* Description of the task *
Copy out every line of the items below character for character.

* Exercise inputs *
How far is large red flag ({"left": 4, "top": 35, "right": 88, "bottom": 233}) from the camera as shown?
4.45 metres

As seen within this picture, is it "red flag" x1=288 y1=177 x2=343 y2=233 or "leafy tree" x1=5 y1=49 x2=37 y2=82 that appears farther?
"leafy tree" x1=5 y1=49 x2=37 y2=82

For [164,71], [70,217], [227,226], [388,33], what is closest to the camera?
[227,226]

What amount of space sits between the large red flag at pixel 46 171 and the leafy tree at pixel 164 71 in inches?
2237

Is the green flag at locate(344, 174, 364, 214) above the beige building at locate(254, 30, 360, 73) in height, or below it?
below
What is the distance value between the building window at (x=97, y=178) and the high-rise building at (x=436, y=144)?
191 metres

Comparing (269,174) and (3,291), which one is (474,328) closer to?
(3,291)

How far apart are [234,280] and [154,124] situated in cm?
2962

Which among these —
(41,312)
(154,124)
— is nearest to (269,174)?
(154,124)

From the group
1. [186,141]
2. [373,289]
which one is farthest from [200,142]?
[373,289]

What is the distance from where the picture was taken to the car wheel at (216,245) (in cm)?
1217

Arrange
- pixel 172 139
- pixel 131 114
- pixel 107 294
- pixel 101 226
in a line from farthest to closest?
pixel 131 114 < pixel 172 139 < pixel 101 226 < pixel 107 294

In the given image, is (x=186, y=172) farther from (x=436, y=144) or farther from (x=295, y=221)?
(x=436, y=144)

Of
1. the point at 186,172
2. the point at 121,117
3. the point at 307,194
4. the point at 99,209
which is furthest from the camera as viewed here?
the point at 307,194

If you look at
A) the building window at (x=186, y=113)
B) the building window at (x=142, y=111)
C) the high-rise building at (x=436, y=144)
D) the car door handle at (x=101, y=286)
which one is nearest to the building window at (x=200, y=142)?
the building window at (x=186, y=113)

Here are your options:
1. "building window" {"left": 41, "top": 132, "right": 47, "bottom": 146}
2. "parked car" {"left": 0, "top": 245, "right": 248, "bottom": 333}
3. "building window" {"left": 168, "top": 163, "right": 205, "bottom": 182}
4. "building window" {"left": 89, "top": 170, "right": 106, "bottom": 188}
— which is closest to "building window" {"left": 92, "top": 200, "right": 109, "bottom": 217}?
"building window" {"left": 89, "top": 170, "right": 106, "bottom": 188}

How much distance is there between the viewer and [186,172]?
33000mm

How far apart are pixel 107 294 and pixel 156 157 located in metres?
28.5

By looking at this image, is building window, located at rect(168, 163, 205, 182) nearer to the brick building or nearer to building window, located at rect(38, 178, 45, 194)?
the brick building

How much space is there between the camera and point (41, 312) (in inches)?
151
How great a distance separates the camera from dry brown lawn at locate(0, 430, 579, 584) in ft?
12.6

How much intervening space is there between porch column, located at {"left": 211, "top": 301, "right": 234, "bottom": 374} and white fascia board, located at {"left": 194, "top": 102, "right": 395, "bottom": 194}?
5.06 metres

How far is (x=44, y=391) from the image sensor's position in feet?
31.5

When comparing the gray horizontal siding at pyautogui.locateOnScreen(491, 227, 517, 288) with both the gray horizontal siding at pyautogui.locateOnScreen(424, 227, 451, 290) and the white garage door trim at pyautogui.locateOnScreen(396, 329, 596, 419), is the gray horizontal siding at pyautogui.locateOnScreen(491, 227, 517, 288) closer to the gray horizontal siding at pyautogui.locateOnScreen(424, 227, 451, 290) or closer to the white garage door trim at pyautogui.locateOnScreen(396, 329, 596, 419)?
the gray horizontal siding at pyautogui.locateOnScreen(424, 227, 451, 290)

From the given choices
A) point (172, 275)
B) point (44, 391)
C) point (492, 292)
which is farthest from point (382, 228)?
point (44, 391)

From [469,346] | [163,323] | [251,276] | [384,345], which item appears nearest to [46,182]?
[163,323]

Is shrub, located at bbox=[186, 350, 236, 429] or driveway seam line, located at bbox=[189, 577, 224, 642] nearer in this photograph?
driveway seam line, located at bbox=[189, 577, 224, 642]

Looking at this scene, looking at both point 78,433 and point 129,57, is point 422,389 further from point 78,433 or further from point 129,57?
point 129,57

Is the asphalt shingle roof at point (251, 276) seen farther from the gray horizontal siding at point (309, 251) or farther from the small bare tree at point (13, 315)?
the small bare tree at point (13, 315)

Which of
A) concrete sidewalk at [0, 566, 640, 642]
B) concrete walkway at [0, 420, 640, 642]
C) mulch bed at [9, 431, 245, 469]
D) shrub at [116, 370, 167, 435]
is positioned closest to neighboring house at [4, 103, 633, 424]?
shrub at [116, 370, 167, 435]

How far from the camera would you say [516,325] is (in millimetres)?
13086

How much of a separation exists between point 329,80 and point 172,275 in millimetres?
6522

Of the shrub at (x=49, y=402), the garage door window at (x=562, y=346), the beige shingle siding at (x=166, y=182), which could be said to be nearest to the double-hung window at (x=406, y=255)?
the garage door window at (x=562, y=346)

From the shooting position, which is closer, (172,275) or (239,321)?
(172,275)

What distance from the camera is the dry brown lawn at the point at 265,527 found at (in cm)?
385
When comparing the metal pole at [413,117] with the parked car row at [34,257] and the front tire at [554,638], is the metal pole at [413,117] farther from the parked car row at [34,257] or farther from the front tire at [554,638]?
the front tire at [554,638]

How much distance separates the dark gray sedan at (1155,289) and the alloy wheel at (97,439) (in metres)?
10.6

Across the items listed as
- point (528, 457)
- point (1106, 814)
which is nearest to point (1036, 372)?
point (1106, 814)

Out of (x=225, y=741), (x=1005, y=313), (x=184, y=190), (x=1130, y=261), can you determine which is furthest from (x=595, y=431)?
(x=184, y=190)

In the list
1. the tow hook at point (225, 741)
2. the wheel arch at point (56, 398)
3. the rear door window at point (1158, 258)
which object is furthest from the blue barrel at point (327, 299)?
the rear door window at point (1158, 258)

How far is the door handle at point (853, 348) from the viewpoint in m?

* Finished task *
How far is large red flag ({"left": 4, "top": 35, "right": 88, "bottom": 233}) from the camera as shown?
4.45 metres

As seen within this picture, is it "red flag" x1=288 y1=177 x2=343 y2=233 or "leafy tree" x1=5 y1=49 x2=37 y2=82 that appears farther?
"leafy tree" x1=5 y1=49 x2=37 y2=82

For [164,71], [70,217], [227,226], [388,33], what is closest to the camera?
[227,226]

What amount of space sits between the large red flag at pixel 46 171 and the leafy tree at pixel 164 71 in inches?
2237

Is the green flag at locate(344, 174, 364, 214) above the beige building at locate(254, 30, 360, 73) in height, or below it?
below
What is the distance value between the building window at (x=97, y=178) and the high-rise building at (x=436, y=144)?
191 metres

Comparing (269,174) and (3,291), which one is (474,328) closer to?
(3,291)

How far apart are [234,280] and [154,124] situated in cm?
2962

Which among these —
(41,312)
(154,124)
— is nearest to (269,174)?
(154,124)

From the group
1. [186,141]
2. [373,289]
which one is farthest from [200,142]?
[373,289]

What is the distance from where the picture was taken to the car wheel at (216,245) (in cm)?
1217

Arrange
- pixel 172 139
- pixel 131 114
- pixel 107 294
- pixel 101 226
in a line from farthest to closest?
pixel 131 114 < pixel 172 139 < pixel 101 226 < pixel 107 294

In the given image, is (x=186, y=172) farther from (x=436, y=144) or farther from (x=295, y=221)?
(x=436, y=144)

Of
1. the point at 186,172
2. the point at 121,117
3. the point at 307,194
4. the point at 99,209
which is furthest from the camera as viewed here?
the point at 307,194

If you look at
A) the building window at (x=186, y=113)
B) the building window at (x=142, y=111)
C) the high-rise building at (x=436, y=144)
D) the car door handle at (x=101, y=286)
which one is nearest to the building window at (x=200, y=142)?
the building window at (x=186, y=113)

Here are your options:
1. "building window" {"left": 41, "top": 132, "right": 47, "bottom": 146}
2. "parked car" {"left": 0, "top": 245, "right": 248, "bottom": 333}
3. "building window" {"left": 168, "top": 163, "right": 205, "bottom": 182}
4. "building window" {"left": 89, "top": 170, "right": 106, "bottom": 188}
— which is closest to "building window" {"left": 92, "top": 200, "right": 109, "bottom": 217}?
"building window" {"left": 89, "top": 170, "right": 106, "bottom": 188}

How much distance is there between the viewer and [186,172]?
33000mm

How far apart are pixel 107 294 and pixel 156 157 located in metres?
28.5

By looking at this image, is building window, located at rect(168, 163, 205, 182) nearer to the brick building or nearer to building window, located at rect(38, 178, 45, 194)?
the brick building

How much space is there between the camera and point (41, 312) (in inches)?
151
How great a distance separates the camera from dry brown lawn at locate(0, 430, 579, 584) in ft?
12.6

How much intervening space is there between porch column, located at {"left": 211, "top": 301, "right": 234, "bottom": 374} and white fascia board, located at {"left": 194, "top": 102, "right": 395, "bottom": 194}?
5.06 metres

How far is (x=44, y=391) from the image sensor's position in feet?
31.5

When comparing the gray horizontal siding at pyautogui.locateOnScreen(491, 227, 517, 288) with both the gray horizontal siding at pyautogui.locateOnScreen(424, 227, 451, 290) and the white garage door trim at pyautogui.locateOnScreen(396, 329, 596, 419), is the gray horizontal siding at pyautogui.locateOnScreen(491, 227, 517, 288) closer to the gray horizontal siding at pyautogui.locateOnScreen(424, 227, 451, 290) or closer to the white garage door trim at pyautogui.locateOnScreen(396, 329, 596, 419)?
the gray horizontal siding at pyautogui.locateOnScreen(424, 227, 451, 290)

From the given choices
A) point (172, 275)
B) point (44, 391)
C) point (492, 292)
which is farthest from point (382, 228)?
point (44, 391)

From [469,346] | [163,323] | [251,276] | [384,345], which item appears nearest to [46,182]?
[163,323]

Is shrub, located at bbox=[186, 350, 236, 429] or driveway seam line, located at bbox=[189, 577, 224, 642] nearer in this photograph?
driveway seam line, located at bbox=[189, 577, 224, 642]

Looking at this scene, looking at both point 78,433 and point 129,57, is point 422,389 further from point 78,433 or further from point 129,57?
point 129,57

Is the asphalt shingle roof at point (251, 276) seen farther from the gray horizontal siding at point (309, 251) or farther from the small bare tree at point (13, 315)?
the small bare tree at point (13, 315)

Which of
A) concrete sidewalk at [0, 566, 640, 642]
B) concrete walkway at [0, 420, 640, 642]
C) mulch bed at [9, 431, 245, 469]
D) shrub at [116, 370, 167, 435]
is positioned closest to neighboring house at [4, 103, 633, 424]?
shrub at [116, 370, 167, 435]

How far from the camera would you say [516,325] is (in millimetres)?
13086

How much of a separation exists between point 329,80 and point 172,275 in millimetres?
6522

Of the shrub at (x=49, y=402), the garage door window at (x=562, y=346), the beige shingle siding at (x=166, y=182), which could be said to be nearest to the double-hung window at (x=406, y=255)?
the garage door window at (x=562, y=346)

From the shooting position, which is closer, (172,275) or (239,321)?
(172,275)

What distance from the camera is the dry brown lawn at the point at 265,527 found at (in cm)?
385
When comparing the metal pole at [413,117] with the parked car row at [34,257] and the front tire at [554,638], is the metal pole at [413,117] farther from the parked car row at [34,257] or farther from the front tire at [554,638]?
the front tire at [554,638]

How much distance separates the dark gray sedan at (1155,289) and the alloy wheel at (97,439) (in metres)?
10.6

Across the items listed as
- point (528, 457)
- point (1106, 814)
which is nearest to point (1036, 372)?
point (1106, 814)

Out of (x=225, y=741), (x=1005, y=313), (x=184, y=190), (x=1130, y=261), can you determine which is furthest from (x=595, y=431)?
(x=184, y=190)

In the list
1. the tow hook at point (225, 741)
2. the wheel arch at point (56, 398)
3. the rear door window at point (1158, 258)
which object is furthest from the blue barrel at point (327, 299)?
the rear door window at point (1158, 258)

How far is the door handle at point (853, 348) from the viewpoint in m?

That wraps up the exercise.